Affiche critique [Critique] – Jusqu’à ce que la fin du monde nous sépare (2012)

[Critique] – Jusqu’à ce que la fin du monde nous sépare (2012)

SYNOPSIS

Que feriez-vous si la fin du monde arrivait dans 3 semaines ?
C’est la question que toute l’humanité est obligée de se poser après la découverte d’un astéroïde se dirigeant tout droit vers notre planète. Certains continuent leur routine quotidienne, d’autres s’autorisent tous les excès, toutes les folies. Dodge est quant à lui nouvellement célibataire, sa femme ayant décidée que finalement, elle préférait encore affronter la fin du monde sans son mari. Il décide alors de partir à la recherche de son amour de jeunesse, qu’il n’a pas vu depuis 25 ans. Mais sa rencontre avec Penny risque de bouleverser tous ses plans.

CRITIQUE

Décidément, à l’approche de la date fatidique annoncée par la Mayas, la fin du monde inspire beaucoup de réalisateurs. Dernièrement, nous avions pu voir la méthode Emmerich version on casse tout dans 2012, la version poétique et suicidaire par Lars von Trier dans Melancholia, la version métaphysique de Abel Ferrara dans  4:44 Last Day on Earth ou encore Take Shelter de Jeff Nichols. A croire que l’arrêt brutal de l’humanité serait la nouvelle coqueluche du cinéma nourri aux grandes peurs populaires, jadis alimenté par la peur du communisme, du terrorisme, ou de la bombe atomique (voire les deux derniers réunis dans des films pas si lointains, cf The Dark Knight Rises). Face à la prise de conscience que nous ne sommes que poussière dans un grand tout impalpable, nombre d’auteurs privilégient l’axe psychologique pour tenter de trouver quelque chose de vrai, de sincère et profond à la veille de l’anéantissement. Jusqu’à ce que la fin du monde nous sépare s’inscrit dans cette logique, en privilégiant la relation entre deux individus qui ne partagent pas grand-chose en commun si ce n’est la recherche d’une émotion véritable à la veille de l’apocalypse.

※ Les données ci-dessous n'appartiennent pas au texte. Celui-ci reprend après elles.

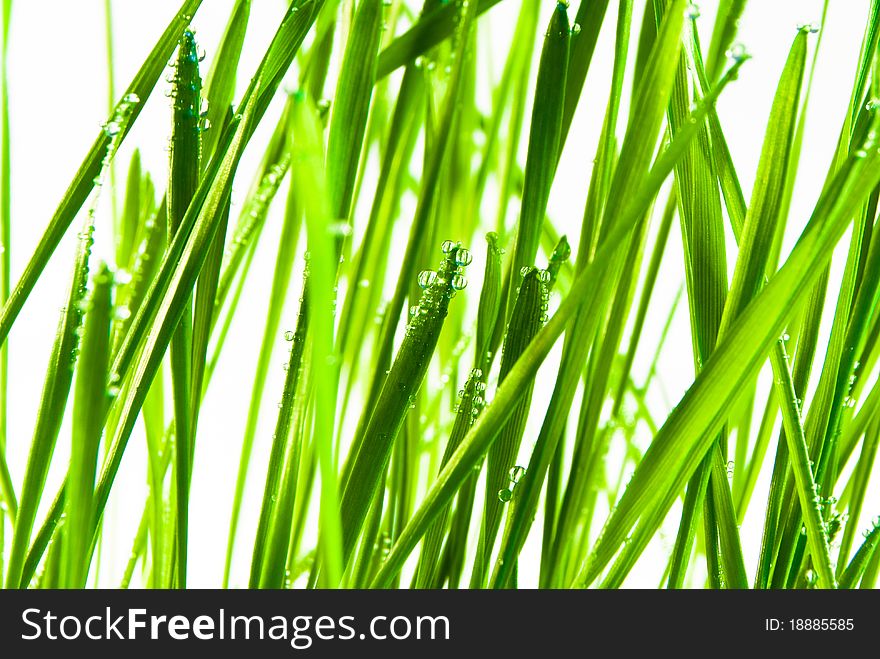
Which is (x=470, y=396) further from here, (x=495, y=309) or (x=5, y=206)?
(x=5, y=206)

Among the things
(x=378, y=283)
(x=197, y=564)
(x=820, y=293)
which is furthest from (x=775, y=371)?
(x=197, y=564)

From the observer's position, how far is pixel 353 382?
37 centimetres

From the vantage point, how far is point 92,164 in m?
0.21

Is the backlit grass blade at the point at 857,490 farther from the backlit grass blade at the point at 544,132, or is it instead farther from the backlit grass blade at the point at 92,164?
the backlit grass blade at the point at 92,164

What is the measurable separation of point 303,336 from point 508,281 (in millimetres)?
82

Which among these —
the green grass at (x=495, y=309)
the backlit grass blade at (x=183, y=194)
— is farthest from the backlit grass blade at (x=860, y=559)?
the backlit grass blade at (x=183, y=194)

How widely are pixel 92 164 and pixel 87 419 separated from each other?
82 mm

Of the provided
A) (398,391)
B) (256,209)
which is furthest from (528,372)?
(256,209)

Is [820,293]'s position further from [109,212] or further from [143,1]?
[143,1]

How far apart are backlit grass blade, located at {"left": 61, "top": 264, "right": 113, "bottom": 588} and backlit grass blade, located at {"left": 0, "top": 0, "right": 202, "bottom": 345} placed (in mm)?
67

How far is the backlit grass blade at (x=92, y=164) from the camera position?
21 cm

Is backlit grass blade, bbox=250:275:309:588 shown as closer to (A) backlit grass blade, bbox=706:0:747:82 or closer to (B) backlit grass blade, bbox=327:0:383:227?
(B) backlit grass blade, bbox=327:0:383:227

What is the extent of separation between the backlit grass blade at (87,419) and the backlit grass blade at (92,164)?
0.07 m

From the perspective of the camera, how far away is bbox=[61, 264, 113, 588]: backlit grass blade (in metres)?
0.15
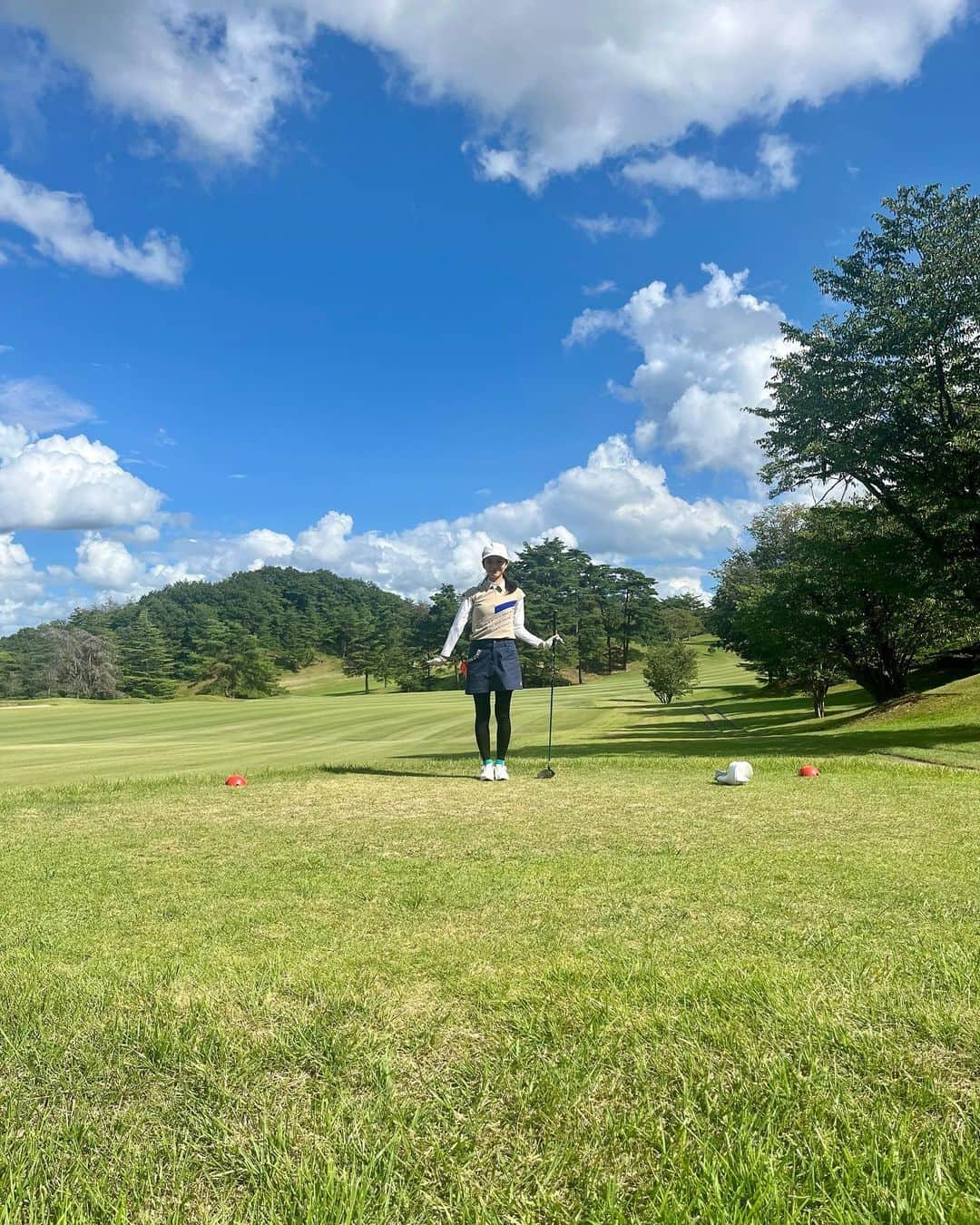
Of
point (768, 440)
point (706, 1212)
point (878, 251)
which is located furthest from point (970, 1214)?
point (878, 251)

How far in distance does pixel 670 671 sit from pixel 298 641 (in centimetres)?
9591

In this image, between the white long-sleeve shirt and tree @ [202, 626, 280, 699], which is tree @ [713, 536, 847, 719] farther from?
tree @ [202, 626, 280, 699]

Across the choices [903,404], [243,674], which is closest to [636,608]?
[243,674]

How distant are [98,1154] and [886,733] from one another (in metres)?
22.5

Pour sa première réalisation, Lorene Scafaria à qui l’on devait le scénario du très sympathique « Une nuit à New York » a donc choisi le plus radical des contextes pour poser son histoire. Une comédie romantique fataliste condamnée par un compte à rebours que personne ne pourra reculer, la chute de l’astéroïde Matilda sur terre. Une échéance qui oblige chaque être humain à s’organiser pour profiter au mieux de ces derniers instants. Et cette peinture de fin du monde se révèle dans un premier temps particulièrement intéressante et bien éloignée de tout ce que l’on avait pu voir jusqu’alors. Un traitement plus féminin qui ne prêche pas que par l’exode massif totalement vain et la dégénérescence dans les rues, mais davantage par l’abolition de toutes les barrières morales imposées par la société. Et vous, que feriez-vous s’il ne vous restait que 3 semaines ?  Les mini-scénettes que l’on nous présente en suivant le personnage de Dodge (Steve Carell) alternent entre comédie et humour potache mais restent toujours placées sous le joug de l’échéance fatale. Ainsi, lorsqu’un père décide de faire découvrir l’alcool à ses enfants de 8 ans, que peut-on dire ? Lorsque les soirées se transforment en orgie, lorsque la notion de mariage ne fait plus sens, force est de constater qu’on ne peut pas vraiment émettre de jugement. Se faire plaisir, profiter de chaque minute, être heureux, voilà ce que semble montrer le début du film qui vante un hédonisme naturellement trouvé au détriment des agressions, vols et autres débordement de violence comme on aurait tendance à l’imaginer dans pareille condition.

C’est lorsque Penny (Keira Knightley) prend de l’importance dans l’histoire que tout se corse même si l’on ne peut pas vraiment lui jeter la pierre. Ils ne partagent pas grand-chose si ce n’est une rupture récente, alors pour vivre comme il se doit cette fin du monde, ils vont tenter de réaliser tout ce qui compte le plus pour eux, revoir leurs parents, leurs ex etc… Le long-métrage se transforme alors en une sorte de road movie sombre  qui a bien du mal à convaincre, la faute à un rythme mal géré et de nombreuses scènes tirant en longueur inutilement. Après un démarrage convaincant, « Jusqu’à ce que la fin du monde nous sépare » recycle encore en encore pour tenter d’émouvoir par le pathos jusqu’à saturation. Non pas que cela soit mauvais, mais la gestion hasardeuse du temps plombe le récit avec un tel poids qu’il sera bien difficile de s’en affranchir a posteriori. Pourtant, ce qui nous est montré à voir n’est pas déplaisant et encore moins convenu mais le manque de conviction se ressent très fortement, une sorte de parti pris à mi-chemin entre le registre noir et la volonté intrinsèque de montrer une belle histoire d’amour naissante. En résulte un produit assez peu efficace dans son déroulement central qui, fort heureusement saura retrouver un ultime souffle avant l’inéluctable conclusion.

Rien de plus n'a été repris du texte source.